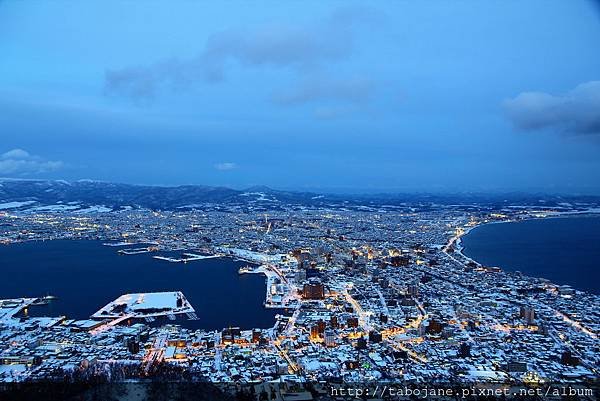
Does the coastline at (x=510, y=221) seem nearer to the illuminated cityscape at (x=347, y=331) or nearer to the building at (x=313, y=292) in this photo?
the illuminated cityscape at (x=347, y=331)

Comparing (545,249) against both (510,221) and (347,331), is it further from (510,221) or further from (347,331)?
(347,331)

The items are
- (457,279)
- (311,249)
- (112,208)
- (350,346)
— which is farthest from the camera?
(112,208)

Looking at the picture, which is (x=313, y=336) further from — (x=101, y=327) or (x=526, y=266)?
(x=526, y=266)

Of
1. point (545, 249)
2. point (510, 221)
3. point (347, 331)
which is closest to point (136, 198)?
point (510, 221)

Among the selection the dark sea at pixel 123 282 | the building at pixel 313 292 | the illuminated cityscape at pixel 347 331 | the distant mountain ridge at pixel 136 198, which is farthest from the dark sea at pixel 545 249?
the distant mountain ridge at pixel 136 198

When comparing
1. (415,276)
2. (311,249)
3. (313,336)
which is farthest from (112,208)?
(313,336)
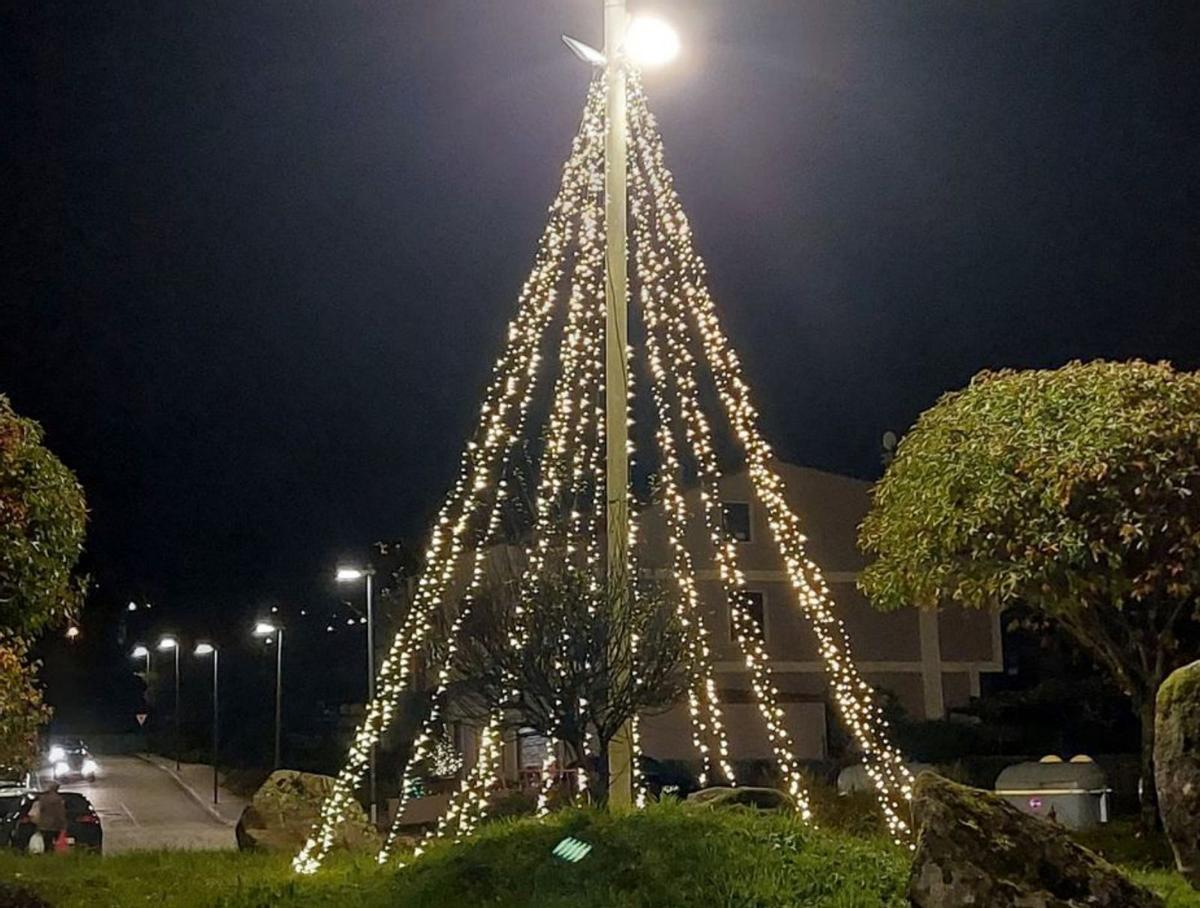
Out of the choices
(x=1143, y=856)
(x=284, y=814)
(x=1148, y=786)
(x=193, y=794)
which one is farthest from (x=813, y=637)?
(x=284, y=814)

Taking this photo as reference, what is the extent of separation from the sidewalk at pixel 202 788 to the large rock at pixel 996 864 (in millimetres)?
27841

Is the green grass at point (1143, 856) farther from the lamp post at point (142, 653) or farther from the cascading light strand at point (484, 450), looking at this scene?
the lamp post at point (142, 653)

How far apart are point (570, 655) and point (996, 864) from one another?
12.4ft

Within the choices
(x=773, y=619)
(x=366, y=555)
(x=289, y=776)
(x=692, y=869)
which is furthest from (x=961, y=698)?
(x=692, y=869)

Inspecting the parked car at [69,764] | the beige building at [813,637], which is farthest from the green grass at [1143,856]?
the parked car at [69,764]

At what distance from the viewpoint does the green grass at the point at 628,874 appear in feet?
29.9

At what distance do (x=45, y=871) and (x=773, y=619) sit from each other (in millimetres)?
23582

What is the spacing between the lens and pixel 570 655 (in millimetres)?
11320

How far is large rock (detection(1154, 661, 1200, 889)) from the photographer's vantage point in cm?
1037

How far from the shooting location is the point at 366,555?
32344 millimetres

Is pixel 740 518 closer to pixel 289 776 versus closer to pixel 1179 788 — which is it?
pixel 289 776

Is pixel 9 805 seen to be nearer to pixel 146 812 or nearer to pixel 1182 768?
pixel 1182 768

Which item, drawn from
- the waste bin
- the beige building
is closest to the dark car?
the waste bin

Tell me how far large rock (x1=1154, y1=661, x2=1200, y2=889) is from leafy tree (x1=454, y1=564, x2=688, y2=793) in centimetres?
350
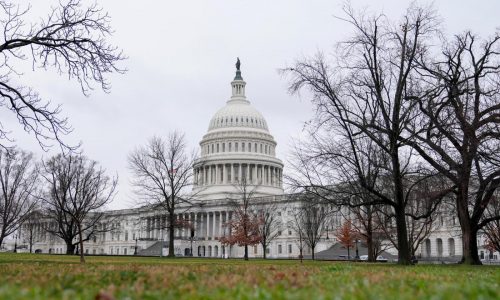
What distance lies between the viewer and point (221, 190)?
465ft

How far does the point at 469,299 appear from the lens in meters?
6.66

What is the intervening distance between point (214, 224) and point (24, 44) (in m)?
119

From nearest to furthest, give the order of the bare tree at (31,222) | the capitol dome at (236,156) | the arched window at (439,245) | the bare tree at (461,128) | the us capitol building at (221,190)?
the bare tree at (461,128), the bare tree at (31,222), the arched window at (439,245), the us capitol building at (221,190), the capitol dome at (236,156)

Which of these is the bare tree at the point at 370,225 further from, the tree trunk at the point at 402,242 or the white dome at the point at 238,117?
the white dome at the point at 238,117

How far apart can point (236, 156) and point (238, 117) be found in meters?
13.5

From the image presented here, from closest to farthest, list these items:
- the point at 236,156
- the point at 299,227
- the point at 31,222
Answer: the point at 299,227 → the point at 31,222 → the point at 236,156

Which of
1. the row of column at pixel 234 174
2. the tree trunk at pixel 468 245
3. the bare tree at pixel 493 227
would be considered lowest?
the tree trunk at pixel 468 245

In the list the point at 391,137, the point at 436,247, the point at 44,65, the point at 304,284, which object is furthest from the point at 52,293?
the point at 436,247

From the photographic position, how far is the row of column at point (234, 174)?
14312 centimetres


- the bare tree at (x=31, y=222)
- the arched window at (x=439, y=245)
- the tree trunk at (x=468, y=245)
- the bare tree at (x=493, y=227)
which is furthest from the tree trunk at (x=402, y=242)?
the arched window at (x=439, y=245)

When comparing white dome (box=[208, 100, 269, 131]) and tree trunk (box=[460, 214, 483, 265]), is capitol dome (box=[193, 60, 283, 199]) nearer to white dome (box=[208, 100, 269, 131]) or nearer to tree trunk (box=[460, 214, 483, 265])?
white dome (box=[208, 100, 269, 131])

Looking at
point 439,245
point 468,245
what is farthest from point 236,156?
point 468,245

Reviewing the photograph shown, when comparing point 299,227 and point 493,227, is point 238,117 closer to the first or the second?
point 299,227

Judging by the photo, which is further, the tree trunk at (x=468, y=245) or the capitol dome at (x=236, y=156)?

========================

(What you need to do) Reproduce all of the rows above word for word, omitting the pictures.

(Exercise answer)
Does the coastline at (x=510, y=221) seem nearer to the illuminated cityscape at (x=347, y=331) or nearer to the building at (x=313, y=292) in this photo?
the illuminated cityscape at (x=347, y=331)

Comparing (545,249) against both (510,221) and (347,331), is it further from (510,221) or further from (347,331)?
(347,331)

The items are
- (457,279)
- (311,249)
- (112,208)
- (350,346)
— which is farthest from the camera?
(112,208)

Looking at the picture, which is (x=313, y=336) further from — (x=101, y=327) or (x=526, y=266)?
(x=526, y=266)

Of
1. point (545, 249)
2. point (510, 221)
3. point (347, 331)
which is closest to point (136, 198)?
point (510, 221)

Among the selection the dark sea at pixel 123 282 | the building at pixel 313 292 | the illuminated cityscape at pixel 347 331 | the distant mountain ridge at pixel 136 198, which is farthest from the dark sea at pixel 545 249?
the distant mountain ridge at pixel 136 198

When comparing
1. (415,276)
2. (311,249)
3. (313,336)
which is farthest from (112,208)?
(313,336)
Out of the choices
(x=1143, y=856)
(x=284, y=814)
(x=1148, y=786)
(x=193, y=794)
which one is farthest from (x=813, y=637)?
(x=284, y=814)

Taking this photo as reference, what is the extent of separation from the sidewalk at pixel 202 788 to the large rock at pixel 996 864 (in millimetres)?
27841

Is the green grass at point (1143, 856) farther from the lamp post at point (142, 653) or farther from the cascading light strand at point (484, 450), looking at this scene?
the lamp post at point (142, 653)

How far apart are point (570, 655) and point (996, 864) from one another?
12.4ft

Within the choices
(x=773, y=619)
(x=366, y=555)
(x=289, y=776)
(x=692, y=869)
which is furthest from (x=961, y=698)?
(x=692, y=869)

Inspecting the parked car at [69,764] | the beige building at [813,637], which is farthest from the green grass at [1143,856]?
the parked car at [69,764]

At what distance from the viewpoint does the green grass at the point at 628,874 appear in feet?
29.9

At what distance do (x=45, y=871) and (x=773, y=619) sit from each other (in millimetres)?
23582

What is the spacing between the lens and pixel 570 655 (in millimetres)?
11320

How far is large rock (detection(1154, 661, 1200, 889)) from the photographer's vantage point in cm?
1037

How far from the shooting location is the point at 366,555?
32344 millimetres

Is pixel 740 518 closer to pixel 289 776 versus closer to pixel 1179 788 — which is it?
pixel 289 776

Is pixel 9 805 seen to be nearer to pixel 146 812 or nearer to pixel 1182 768?
pixel 1182 768

Which item, drawn from
- the waste bin
- the beige building
is closest to the dark car?
the waste bin

Tell me how far large rock (x1=1154, y1=661, x2=1200, y2=889) is from leafy tree (x1=454, y1=564, x2=688, y2=793) in centimetres?
350
What distance lies between the viewer and point (221, 190)?
465ft

How far does the point at 469,299 appear from the lens in meters?
6.66

What is the intervening distance between point (214, 224) and point (24, 44) (in m)?
119

From nearest to furthest, give the order of the bare tree at (31,222) | the capitol dome at (236,156) | the arched window at (439,245) | the bare tree at (461,128) | the us capitol building at (221,190)?
the bare tree at (461,128), the bare tree at (31,222), the arched window at (439,245), the us capitol building at (221,190), the capitol dome at (236,156)

Which of these is the bare tree at the point at 370,225 further from, the tree trunk at the point at 402,242 or the white dome at the point at 238,117?
the white dome at the point at 238,117

How far apart can point (236, 156) and point (238, 117) be found in meters?
13.5

From the image presented here, from closest to farthest, list these items:
- the point at 236,156
- the point at 299,227
- the point at 31,222
Answer: the point at 299,227 → the point at 31,222 → the point at 236,156

Which of
1. the row of column at pixel 234 174
2. the tree trunk at pixel 468 245
3. the bare tree at pixel 493 227
would be considered lowest?
the tree trunk at pixel 468 245

In the list the point at 391,137, the point at 436,247, the point at 44,65, the point at 304,284, which object is furthest from the point at 52,293?
the point at 436,247

From the photographic position, how far is the row of column at point (234, 174)?
14312 centimetres


- the bare tree at (x=31, y=222)
- the arched window at (x=439, y=245)
- the tree trunk at (x=468, y=245)
- the bare tree at (x=493, y=227)
which is furthest from the tree trunk at (x=402, y=242)?
the arched window at (x=439, y=245)

When comparing white dome (box=[208, 100, 269, 131]) and tree trunk (box=[460, 214, 483, 265]), is capitol dome (box=[193, 60, 283, 199]) nearer to white dome (box=[208, 100, 269, 131]) or nearer to tree trunk (box=[460, 214, 483, 265])?
white dome (box=[208, 100, 269, 131])

Looking at
point 439,245
point 468,245
what is farthest from point 236,156?
point 468,245

Reviewing the photograph shown, when comparing point 299,227 and point 493,227, is point 238,117 closer to the first or the second?
point 299,227

Judging by the photo, which is further, the tree trunk at (x=468, y=245) or the capitol dome at (x=236, y=156)?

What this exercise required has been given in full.